Facts and Useful Information
Regal Jumping Spider
Southeastern United States, Bahamas
Fast, Matures in a few months
Females – ⅗” , Males ½”
Short, Around 1- 2 years
Small size with moist substrate, placed under enough light
75 F, with consistent misting
Fruit Flies, mealworms
Curious and energetic
Overall, the Phidippus Regius, or the Regal Jumping Spider, is a good pet that is beginner-friendly, curious, and energetic. They often exhibit interesting behavior and can be easily handled once you spend enough time with them.
Given their diminutive size, they are feasible to keep as they require little space.

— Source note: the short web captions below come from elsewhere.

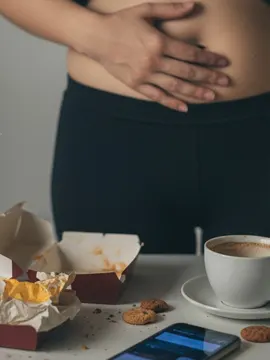 A person experiencing stomach discomfort and bloating after consuming fast food, highlighting the need for a body reset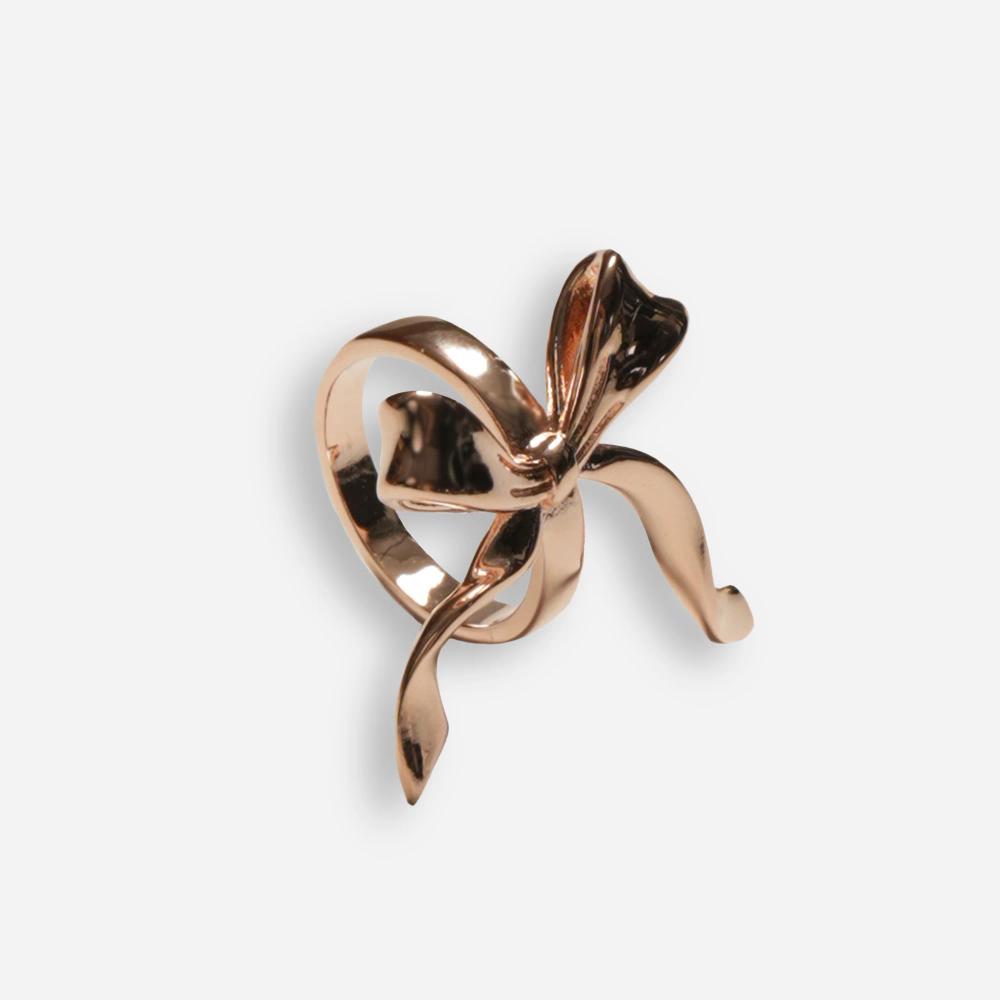 A rose gold colored scarf clip composed of a ring with a decorative bow on the front.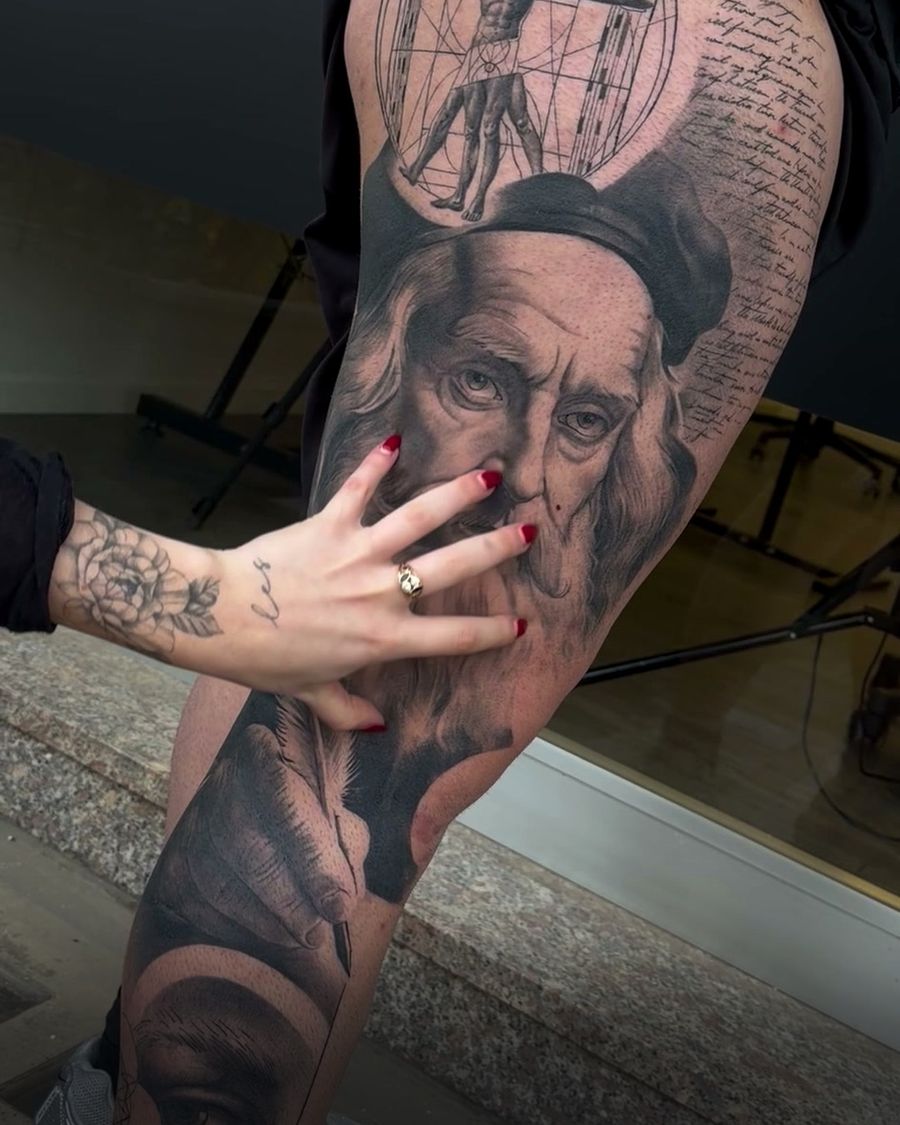Healed Leonardo da Vinci black and grey leg tattoo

These relatively low-maintenance pets have a short lifespan and hence are not a long-term commitment. They just need a safe and comfortable shelter, food, and water.
Since their initial and upkeep costs are low, you can feed them a few times a week without straining your budget. This low-budget pet is a great source of entertainment and will add some interest to your home space.
So I’m pretty sure I have a male regal jumping spider, thing is I found eggs in the nest. Should I be expecting babies or..? Someone help me before they hatch lol.
Hi Alyssa. So, females lay eggs (you might get 200 of them) in silk cocoons, usually under a tree bark or other hides. Males are black and white and very rarely get to 2cm in length. Having a male with eggs seems unlikely, but she could be an oddly colored female. Search for pictures of the Regal Jumping Spiders eggs to make sure that’s what you’re seeing. If you confirm your suspects, you should expect them to hatch!
Hi, my jumper just had babies. I just separated them and they are almost a week old. When can I sell them- at how many weeks/months?
I believe you can sell them as babies during the first two to three weeks, and as juveniles in the following month or so.